Когда-то во время их ночных совещаний Чарли с братом воображали битвы, собранные по кусочкам карты, хитрые испытания, которые им надлежало пройти, чтобы попасть в другой мир. Но, возможно, настоящий ответ на загадку портала был таков: сначала ты должен упасть на колени, признать, что в том далеком мире увидишь только вымечтанные и неполные образы, которые нарисовал в воздухе, – а потом суметь простить себя, подняться и переступить через порог. «Больше того: как не поверить в твою
Голос Чарли истончился, и он с трудом преодолел последние страницы.
Рука матери коснулась его затылка.
– Чарли, – сказала Ма, – я и не подозревала, что ты это носишь в себе. Даже не подозревала.
– Ну, я же был в старшей школе лучшим учеником, – заметил Чарли. – Хотя, наверное, можно сказать, что был и худшим.

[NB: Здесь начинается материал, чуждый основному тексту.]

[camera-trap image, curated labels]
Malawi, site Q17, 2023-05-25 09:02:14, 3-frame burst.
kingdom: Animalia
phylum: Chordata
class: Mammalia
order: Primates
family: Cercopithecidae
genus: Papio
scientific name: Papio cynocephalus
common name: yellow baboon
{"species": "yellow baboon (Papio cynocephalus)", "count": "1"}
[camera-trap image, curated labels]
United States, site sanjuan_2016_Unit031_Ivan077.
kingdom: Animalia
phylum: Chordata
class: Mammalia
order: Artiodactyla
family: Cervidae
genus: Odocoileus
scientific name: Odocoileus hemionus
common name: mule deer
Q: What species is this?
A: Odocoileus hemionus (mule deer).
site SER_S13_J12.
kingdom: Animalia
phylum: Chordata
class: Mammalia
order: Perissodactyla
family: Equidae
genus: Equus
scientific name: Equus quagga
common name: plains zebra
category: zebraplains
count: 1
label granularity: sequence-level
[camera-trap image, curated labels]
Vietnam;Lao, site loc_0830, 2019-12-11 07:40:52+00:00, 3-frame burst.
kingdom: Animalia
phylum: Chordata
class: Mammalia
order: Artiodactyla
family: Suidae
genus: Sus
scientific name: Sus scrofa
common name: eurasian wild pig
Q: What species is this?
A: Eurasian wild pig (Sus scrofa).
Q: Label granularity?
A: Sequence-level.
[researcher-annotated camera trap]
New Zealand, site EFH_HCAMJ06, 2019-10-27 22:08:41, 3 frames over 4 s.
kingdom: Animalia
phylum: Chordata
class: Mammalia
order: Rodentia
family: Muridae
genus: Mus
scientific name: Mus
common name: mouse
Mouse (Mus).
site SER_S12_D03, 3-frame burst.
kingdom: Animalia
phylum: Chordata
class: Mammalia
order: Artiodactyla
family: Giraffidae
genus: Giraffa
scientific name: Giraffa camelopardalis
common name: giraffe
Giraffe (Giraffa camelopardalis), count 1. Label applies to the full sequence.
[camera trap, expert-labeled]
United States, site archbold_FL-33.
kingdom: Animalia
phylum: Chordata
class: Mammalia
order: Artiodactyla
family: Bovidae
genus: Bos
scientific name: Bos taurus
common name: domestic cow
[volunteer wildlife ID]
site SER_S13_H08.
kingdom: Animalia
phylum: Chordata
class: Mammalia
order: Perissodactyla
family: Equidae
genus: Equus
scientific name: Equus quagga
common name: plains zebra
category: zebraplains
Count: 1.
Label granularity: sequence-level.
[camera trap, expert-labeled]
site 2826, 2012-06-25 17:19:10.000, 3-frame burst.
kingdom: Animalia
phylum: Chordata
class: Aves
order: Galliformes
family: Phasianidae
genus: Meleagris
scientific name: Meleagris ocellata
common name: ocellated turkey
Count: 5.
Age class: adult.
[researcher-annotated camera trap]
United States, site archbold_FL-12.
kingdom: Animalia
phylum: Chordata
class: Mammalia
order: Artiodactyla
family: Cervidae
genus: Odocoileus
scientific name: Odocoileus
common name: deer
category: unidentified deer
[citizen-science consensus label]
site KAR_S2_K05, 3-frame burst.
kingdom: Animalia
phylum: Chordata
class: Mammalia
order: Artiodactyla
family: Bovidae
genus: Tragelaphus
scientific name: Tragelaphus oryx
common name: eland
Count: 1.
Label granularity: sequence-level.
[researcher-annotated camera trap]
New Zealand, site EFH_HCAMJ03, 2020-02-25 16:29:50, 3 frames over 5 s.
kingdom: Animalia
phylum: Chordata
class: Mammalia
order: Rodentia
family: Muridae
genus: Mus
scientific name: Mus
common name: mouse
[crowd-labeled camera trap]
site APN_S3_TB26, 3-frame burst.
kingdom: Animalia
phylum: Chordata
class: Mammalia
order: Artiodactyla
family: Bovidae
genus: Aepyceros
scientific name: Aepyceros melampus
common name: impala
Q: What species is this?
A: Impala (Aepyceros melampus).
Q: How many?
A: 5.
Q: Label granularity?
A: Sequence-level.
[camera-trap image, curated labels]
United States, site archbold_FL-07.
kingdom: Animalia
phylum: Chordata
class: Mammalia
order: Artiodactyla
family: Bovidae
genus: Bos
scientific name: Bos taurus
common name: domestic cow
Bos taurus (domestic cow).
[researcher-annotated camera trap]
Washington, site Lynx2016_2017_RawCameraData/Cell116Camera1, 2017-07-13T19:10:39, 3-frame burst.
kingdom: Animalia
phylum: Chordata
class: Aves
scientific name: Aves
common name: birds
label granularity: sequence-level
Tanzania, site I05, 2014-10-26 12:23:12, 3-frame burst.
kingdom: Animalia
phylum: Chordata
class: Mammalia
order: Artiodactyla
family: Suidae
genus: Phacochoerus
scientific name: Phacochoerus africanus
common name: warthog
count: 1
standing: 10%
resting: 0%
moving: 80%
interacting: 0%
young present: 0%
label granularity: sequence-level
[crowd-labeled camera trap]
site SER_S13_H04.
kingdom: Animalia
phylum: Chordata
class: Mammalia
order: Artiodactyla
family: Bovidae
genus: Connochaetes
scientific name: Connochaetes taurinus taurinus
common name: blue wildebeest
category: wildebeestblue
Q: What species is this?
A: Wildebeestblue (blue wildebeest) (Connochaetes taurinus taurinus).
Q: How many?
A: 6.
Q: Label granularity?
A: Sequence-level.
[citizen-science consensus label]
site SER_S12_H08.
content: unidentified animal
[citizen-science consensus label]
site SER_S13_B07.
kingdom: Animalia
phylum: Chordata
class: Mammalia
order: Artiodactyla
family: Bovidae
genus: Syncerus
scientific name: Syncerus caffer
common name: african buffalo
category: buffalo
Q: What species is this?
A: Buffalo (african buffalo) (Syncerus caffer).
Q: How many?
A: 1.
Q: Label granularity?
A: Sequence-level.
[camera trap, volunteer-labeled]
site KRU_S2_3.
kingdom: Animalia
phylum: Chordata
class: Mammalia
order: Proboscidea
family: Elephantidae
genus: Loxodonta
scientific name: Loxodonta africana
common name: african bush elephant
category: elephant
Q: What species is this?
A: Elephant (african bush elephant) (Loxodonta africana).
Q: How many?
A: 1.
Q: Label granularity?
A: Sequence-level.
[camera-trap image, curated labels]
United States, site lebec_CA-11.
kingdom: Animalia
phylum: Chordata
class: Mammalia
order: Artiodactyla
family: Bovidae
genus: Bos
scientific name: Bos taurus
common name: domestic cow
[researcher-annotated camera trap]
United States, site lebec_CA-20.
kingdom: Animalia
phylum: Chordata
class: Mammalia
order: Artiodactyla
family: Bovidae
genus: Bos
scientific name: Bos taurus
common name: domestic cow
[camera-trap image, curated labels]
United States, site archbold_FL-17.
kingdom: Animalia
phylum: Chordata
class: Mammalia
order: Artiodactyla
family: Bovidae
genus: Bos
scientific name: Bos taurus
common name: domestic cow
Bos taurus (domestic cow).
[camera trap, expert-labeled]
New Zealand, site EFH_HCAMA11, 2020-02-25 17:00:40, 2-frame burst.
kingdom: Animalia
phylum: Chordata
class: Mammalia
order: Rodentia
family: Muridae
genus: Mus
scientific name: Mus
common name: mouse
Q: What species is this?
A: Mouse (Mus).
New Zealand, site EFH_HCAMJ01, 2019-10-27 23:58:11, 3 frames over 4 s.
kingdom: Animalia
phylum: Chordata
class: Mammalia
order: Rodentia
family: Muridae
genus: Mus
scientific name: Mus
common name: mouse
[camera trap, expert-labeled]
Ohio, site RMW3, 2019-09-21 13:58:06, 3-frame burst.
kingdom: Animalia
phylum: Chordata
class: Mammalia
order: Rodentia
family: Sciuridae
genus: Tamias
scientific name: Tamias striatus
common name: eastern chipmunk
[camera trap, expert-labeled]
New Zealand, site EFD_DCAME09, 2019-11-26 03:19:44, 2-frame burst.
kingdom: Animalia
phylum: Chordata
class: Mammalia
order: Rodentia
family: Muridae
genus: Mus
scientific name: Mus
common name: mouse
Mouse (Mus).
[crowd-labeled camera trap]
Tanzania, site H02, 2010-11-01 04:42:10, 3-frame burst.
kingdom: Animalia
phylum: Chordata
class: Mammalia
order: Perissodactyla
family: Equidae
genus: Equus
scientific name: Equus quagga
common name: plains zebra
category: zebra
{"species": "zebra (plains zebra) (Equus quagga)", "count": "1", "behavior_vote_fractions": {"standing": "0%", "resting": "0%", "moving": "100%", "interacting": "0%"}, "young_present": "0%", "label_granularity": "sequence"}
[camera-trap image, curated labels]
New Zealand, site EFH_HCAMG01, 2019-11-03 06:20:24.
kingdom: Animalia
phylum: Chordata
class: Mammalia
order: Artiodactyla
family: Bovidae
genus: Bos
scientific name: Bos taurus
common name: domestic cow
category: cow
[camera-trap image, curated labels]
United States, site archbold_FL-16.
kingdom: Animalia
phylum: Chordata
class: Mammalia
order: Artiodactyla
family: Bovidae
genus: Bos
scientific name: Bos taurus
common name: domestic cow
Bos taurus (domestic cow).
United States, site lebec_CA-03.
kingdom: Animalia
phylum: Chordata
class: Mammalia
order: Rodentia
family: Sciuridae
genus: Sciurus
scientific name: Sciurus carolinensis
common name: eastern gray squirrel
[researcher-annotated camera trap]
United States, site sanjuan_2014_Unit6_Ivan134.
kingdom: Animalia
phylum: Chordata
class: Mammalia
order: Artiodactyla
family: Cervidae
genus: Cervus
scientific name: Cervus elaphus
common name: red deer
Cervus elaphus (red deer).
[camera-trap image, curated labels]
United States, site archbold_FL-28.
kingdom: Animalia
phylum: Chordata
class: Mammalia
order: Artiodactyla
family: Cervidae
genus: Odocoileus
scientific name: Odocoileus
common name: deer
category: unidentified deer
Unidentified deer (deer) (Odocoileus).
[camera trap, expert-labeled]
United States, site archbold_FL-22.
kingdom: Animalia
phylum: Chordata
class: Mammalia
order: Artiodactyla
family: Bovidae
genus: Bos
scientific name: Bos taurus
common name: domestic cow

– Лучше дочитывай, – ответила Ма.
Было около часа ночи, когда Чарли с Эдвиной наконец забрались в постель во второй комнате Па. Всего одна ночь пролегла между этим моментом и последним испытанием брата. Но Чарли не пытался вообразить, что может произойти завтра. Он думал о брате – не о том, каким он стал теперь, но о том, каким он был когда-то, в тот первый день, когда Ребекка села рядом с ним в кабинете литературы. Где-то все еще существовало это утро, это место, где было возможно любое будущее.
Оливер
Глава тридцать девятая
В сорока милях от Марфы ты находился в этом воспоминании вместе с братом. Ты знал, что тебя ждет – последнее испытание, назначенное на утро, – но как ты мог к нему подготовиться? Даже если впереди маячила свобода, ты был как заматерелый заключенный, который не желает расставаться со своими привычками. Ты схватился за ниточку одного августовского утра, подбросил вверх эту прекрасную пуговицу и быстро нащупал ее рукой.